Inventing the Enemy By Umberto Eco
A collection of essays that even the author, in the introduction, admits should be called ‘Occasional Writings,’ on topics he had no special interest in.

How will Umberto Eco be remembered? As a novelist he is a pusher of recondite pleasures. Only Foucault’s Pendulum registers anything like full-bodied relevance, and then only because it invented Dan Brown and anticipated that people’s brains would turn to mush reading the junk stupidity of The Da Vinci Code conspiracy theories 15 years before they existed. His academic semiotic and philosophical works wield a thousandth of the influence of his bestsellers. The same problem applies to his fellow language guru Noam Chomsky, yet Chomsky at least justifies his politics and activism through the importance of linguistic and scientific clarity. Eco does not put enough thought into how readers engage with his fiction, and in so doing his postmodernism is far less postmodern, simply a shell. The champion of “the open work” nevertheless creates worlds that are rather closed. Eco’s new collection of lectures and essays demonstrates a similar feebleness, though it is as readable as a bestselling writer ought to be. And in talking about “Imaginary Astronomies” and geographies Eco shows what he’s best at: drawing gorgeous Ecocentric worlds. But what you get out of the title essay is that countries must invent an enemy even if they really don’t have one. But exactly how much more profound is that than saying simply that humans are sometimes aggressive and competitive? He is best when introducing general readers to less-known writers like his fellow Italian Piero Camporesi, or to obscure texts, often Latin ones. Mentions of Saint Alphonsus de Liguori or Ercole Mattioli produce a spark or two, but “The Beauty of the Flame,” a survey of exactly what the title suggests, would have benefited from just one resplendent description of fire—a novelist’s description, like D.H. Lawrence’s “that rushing bouquet of new flames” or Norman Rush’s “cooking fires wagged.” Alas, for all those novels he’s sold, perhaps Eco is not really a novelist after all, but a dealer in handsome esoteria.
San Miguel By T.C. Boyle
It’s no wonder old-fashioned realist craftsmen like Boyle love islands. This novel is set on a windy Californian rock, and the isolation brings out the stormy complexity of the three female protagonists’ minds.

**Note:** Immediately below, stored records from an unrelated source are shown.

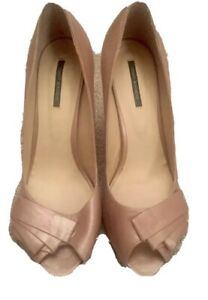 Tony Bianco Heels - Size 8
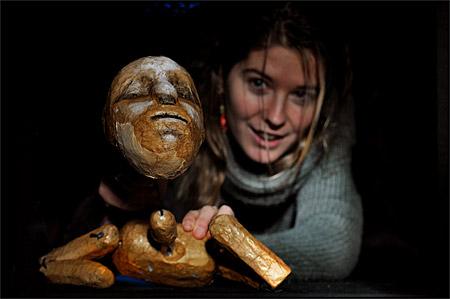 http://triturages.free.fr/blog/2011/01/marionnetteb.jpg
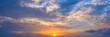 canvas print picture - Panoramic view of the sky at sunset with beautiful clouds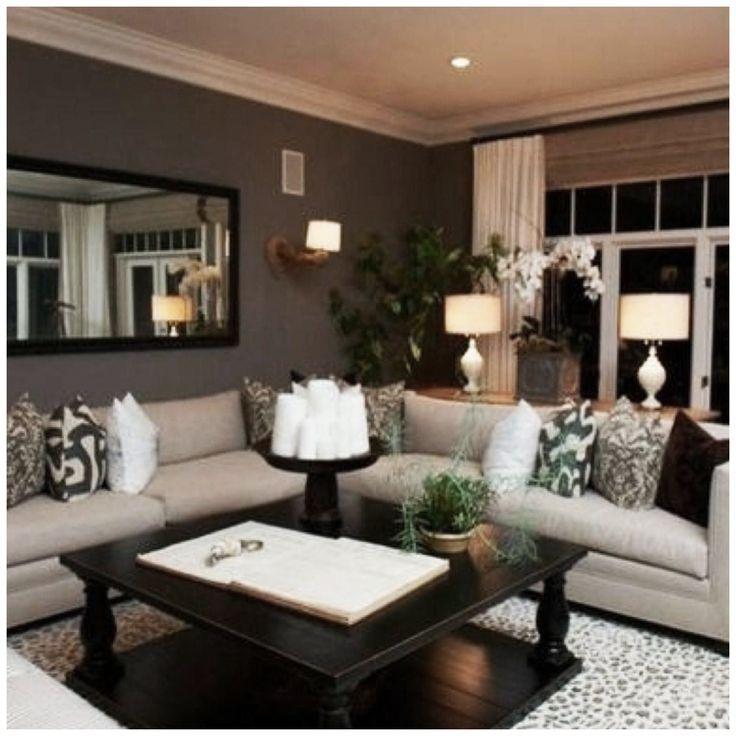 The Plumed Nest Home Decor Ideas Theplumednest On Pinterest In 2020 Beige Living Rooms Brown Living Room Decor Brown Living Room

Speaking of D.H. Lawrence, T.C. Boyle, another ye of the double abbreviation, might be the man who writes most like him today. “All the talk was of the shearers—the shearers were coming, the shearers—until she began to think they were some messianic tribe bent on redeeming them all.” The repetition is very like Lawrence, though of course the triple “shearers” mimic the constant talk and their shamanistic quality. Or, this is how the book begins: “She was coughing, always coughing, and sometimes she coughed up blood.” Coughing, of course, happens in threes, fours, more—not to mention always coughing. The cougher is Marantha, who goes to the island of San Miguel off the coast of southern California in 1888 with her husband. (Boyle lives in the state, and his previous book, When the Killing’s Done, is set on the Channel Islands.) There’s also her daughter, Edith, who dreams the quintessential California dream of being an actress, though film and Hollywood didn’t exist yet. The last part of the triptych brings us to 1930 and features Elise, a New York librarian who only knew of the West from books by Francis Parkman, Mark Twain, and Willa Cather, until she, too, settles on the windy rock. Will she repeat the mistakes of Marantha and Edith, and how did these corset-wearing women survive the natural desolation of San Miguel anyway? Boyle’s devotion to the inner lives of his characters shows that their minds were rich weapons against the forces of nature and history.
Between Heaven and Here By Susan Straight
The last of the Rio Seco trilogy, though the events—the death, burial, and investigation of hooker and junkie Glorette—happens in between the previous two installments.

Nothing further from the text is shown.